Condomínio responde por acidente causado por falha na conservação de área comum
Notícia publicada por DECCO-SEDIF em 15/04/2026 13h27

#ParaTodosVerem: Imagem mostra entrada de prédio com rampa de acessibilidade equipada com corrimãos, levando até portas de vidro, cercada por jardim.

“O condomínio responde civilmente por acidente ocorrido em área comum quando comprovada a falha na conservação e segurança do local, caracterizando conduta omissiva culposa”. O entendimento é da  Primeira Câmara de Direito Privado, que manteve a sentença que condenou o Condomínio Solar das Flores ao pagamento de indenização por danos materiais, além de indenização por dano estético no valor de R$ 30 mil e por dano moral fixada em R$ 20 mil, em razão de queda sofrida por condômina em rampa de acesso em mau estado de conservação, sem corrimão e sem elementos antiderrapantes. 

O acidente ocorreu em área comum do edifício, quando a autora da ação, que carregava o filho no colo, caiu em razão das condições precárias da rampa. Laudo pericial comprovou que ela sofreu fratura no terço distal da fíbula esquerda, submetendo-se a procedimento cirúrgico com fixação por placa e parafusos, apresentando marcha claudicante, edema persistente, limitação de movimentos e dores recorrentes.

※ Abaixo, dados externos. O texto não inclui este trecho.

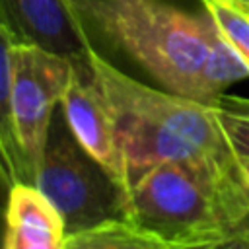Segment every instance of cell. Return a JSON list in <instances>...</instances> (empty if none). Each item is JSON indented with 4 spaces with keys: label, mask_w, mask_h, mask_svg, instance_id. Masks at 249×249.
I'll use <instances>...</instances> for the list:
<instances>
[{
    "label": "cell",
    "mask_w": 249,
    "mask_h": 249,
    "mask_svg": "<svg viewBox=\"0 0 249 249\" xmlns=\"http://www.w3.org/2000/svg\"><path fill=\"white\" fill-rule=\"evenodd\" d=\"M2 18L19 39L70 58H84L93 45L64 0H2Z\"/></svg>",
    "instance_id": "obj_7"
},
{
    "label": "cell",
    "mask_w": 249,
    "mask_h": 249,
    "mask_svg": "<svg viewBox=\"0 0 249 249\" xmlns=\"http://www.w3.org/2000/svg\"><path fill=\"white\" fill-rule=\"evenodd\" d=\"M224 249H243V247H241V245H237V243H233V241H231V243H228V245H226V247H224Z\"/></svg>",
    "instance_id": "obj_16"
},
{
    "label": "cell",
    "mask_w": 249,
    "mask_h": 249,
    "mask_svg": "<svg viewBox=\"0 0 249 249\" xmlns=\"http://www.w3.org/2000/svg\"><path fill=\"white\" fill-rule=\"evenodd\" d=\"M235 156H237V154H235ZM237 167H239L241 181H243L245 189L249 191V158H241V156H237ZM233 243L241 245L243 249H249V218H247V222L239 228V231L235 233Z\"/></svg>",
    "instance_id": "obj_13"
},
{
    "label": "cell",
    "mask_w": 249,
    "mask_h": 249,
    "mask_svg": "<svg viewBox=\"0 0 249 249\" xmlns=\"http://www.w3.org/2000/svg\"><path fill=\"white\" fill-rule=\"evenodd\" d=\"M214 19L220 35L249 66V2L247 0H200Z\"/></svg>",
    "instance_id": "obj_11"
},
{
    "label": "cell",
    "mask_w": 249,
    "mask_h": 249,
    "mask_svg": "<svg viewBox=\"0 0 249 249\" xmlns=\"http://www.w3.org/2000/svg\"><path fill=\"white\" fill-rule=\"evenodd\" d=\"M66 249H187L134 224L128 218H111L91 228L68 233ZM196 249V247H195Z\"/></svg>",
    "instance_id": "obj_9"
},
{
    "label": "cell",
    "mask_w": 249,
    "mask_h": 249,
    "mask_svg": "<svg viewBox=\"0 0 249 249\" xmlns=\"http://www.w3.org/2000/svg\"><path fill=\"white\" fill-rule=\"evenodd\" d=\"M233 105L230 107V109H233V111H239V113H245V115H249V99H230Z\"/></svg>",
    "instance_id": "obj_14"
},
{
    "label": "cell",
    "mask_w": 249,
    "mask_h": 249,
    "mask_svg": "<svg viewBox=\"0 0 249 249\" xmlns=\"http://www.w3.org/2000/svg\"><path fill=\"white\" fill-rule=\"evenodd\" d=\"M245 78H249V66L228 45V41L220 35L218 27H216L206 62L202 66L200 101L208 103V105H220L224 99V91L231 84L245 80Z\"/></svg>",
    "instance_id": "obj_10"
},
{
    "label": "cell",
    "mask_w": 249,
    "mask_h": 249,
    "mask_svg": "<svg viewBox=\"0 0 249 249\" xmlns=\"http://www.w3.org/2000/svg\"><path fill=\"white\" fill-rule=\"evenodd\" d=\"M68 228L54 202L33 183L10 187L4 249H66Z\"/></svg>",
    "instance_id": "obj_8"
},
{
    "label": "cell",
    "mask_w": 249,
    "mask_h": 249,
    "mask_svg": "<svg viewBox=\"0 0 249 249\" xmlns=\"http://www.w3.org/2000/svg\"><path fill=\"white\" fill-rule=\"evenodd\" d=\"M124 218L187 249L231 243L249 218L237 156L233 161H163L148 169L130 187Z\"/></svg>",
    "instance_id": "obj_3"
},
{
    "label": "cell",
    "mask_w": 249,
    "mask_h": 249,
    "mask_svg": "<svg viewBox=\"0 0 249 249\" xmlns=\"http://www.w3.org/2000/svg\"><path fill=\"white\" fill-rule=\"evenodd\" d=\"M72 64L70 56L16 37L10 109L0 117L2 175L8 187L19 181L35 183Z\"/></svg>",
    "instance_id": "obj_4"
},
{
    "label": "cell",
    "mask_w": 249,
    "mask_h": 249,
    "mask_svg": "<svg viewBox=\"0 0 249 249\" xmlns=\"http://www.w3.org/2000/svg\"><path fill=\"white\" fill-rule=\"evenodd\" d=\"M64 216L68 233L111 218H124V196L109 173L89 158L54 113L43 165L35 183Z\"/></svg>",
    "instance_id": "obj_5"
},
{
    "label": "cell",
    "mask_w": 249,
    "mask_h": 249,
    "mask_svg": "<svg viewBox=\"0 0 249 249\" xmlns=\"http://www.w3.org/2000/svg\"><path fill=\"white\" fill-rule=\"evenodd\" d=\"M247 2H249V0H247Z\"/></svg>",
    "instance_id": "obj_17"
},
{
    "label": "cell",
    "mask_w": 249,
    "mask_h": 249,
    "mask_svg": "<svg viewBox=\"0 0 249 249\" xmlns=\"http://www.w3.org/2000/svg\"><path fill=\"white\" fill-rule=\"evenodd\" d=\"M218 117L231 150L241 158H249V115L233 111L220 103Z\"/></svg>",
    "instance_id": "obj_12"
},
{
    "label": "cell",
    "mask_w": 249,
    "mask_h": 249,
    "mask_svg": "<svg viewBox=\"0 0 249 249\" xmlns=\"http://www.w3.org/2000/svg\"><path fill=\"white\" fill-rule=\"evenodd\" d=\"M228 245V243H226ZM226 245H206V247H196V249H224Z\"/></svg>",
    "instance_id": "obj_15"
},
{
    "label": "cell",
    "mask_w": 249,
    "mask_h": 249,
    "mask_svg": "<svg viewBox=\"0 0 249 249\" xmlns=\"http://www.w3.org/2000/svg\"><path fill=\"white\" fill-rule=\"evenodd\" d=\"M89 41L121 51L163 89L200 101V76L216 23L206 10L167 0H64ZM202 103V101H200Z\"/></svg>",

“O conjunto probatório, especialmente as fotografias juntadas aos autos, demonstra que a rampa de acesso apresentava condições inadequadas de segurança, caracterizadas pela ausência de corrimãos, inexistência de faixas antiderrapantes e presença de irregularidades estruturais, evidenciando falha no dever de conservação e segurança das áreas comuns”, diz o acórdão.

Dessa forma, o colegiado reconheceu a responsabilidade subjetiva do condomínio ao constatar conduta omissiva culposa. A decisão afastou a culpa exclusiva ou concorrente da vítima e admitiu a cumulação dos danos moral e estético, diante da existência de lesões autônomas comprovadas por prova pericial.

Relator do caso, o desembargador Marcelo Lima Buhatem observa em seu voto que a realização de obras pelo condomínio após o acidente, com adequação da rampa às normas técnicas de acessibilidade previstas na ABNT NBR 9050 reforça a conclusão acerca da precariedade anterior do local e da conduta omissiva culposa.

“O fato de a autora carregar seu filho no colo no momento da queda constitui comportamento ordinário e previsível no contexto da vida cotidiana, não configurando conduta imprudente capaz de romper o nexo causal, sobretudo na ausência de prova de culpa exclusiva ou concorrente da vítima”, destaca o magistrado.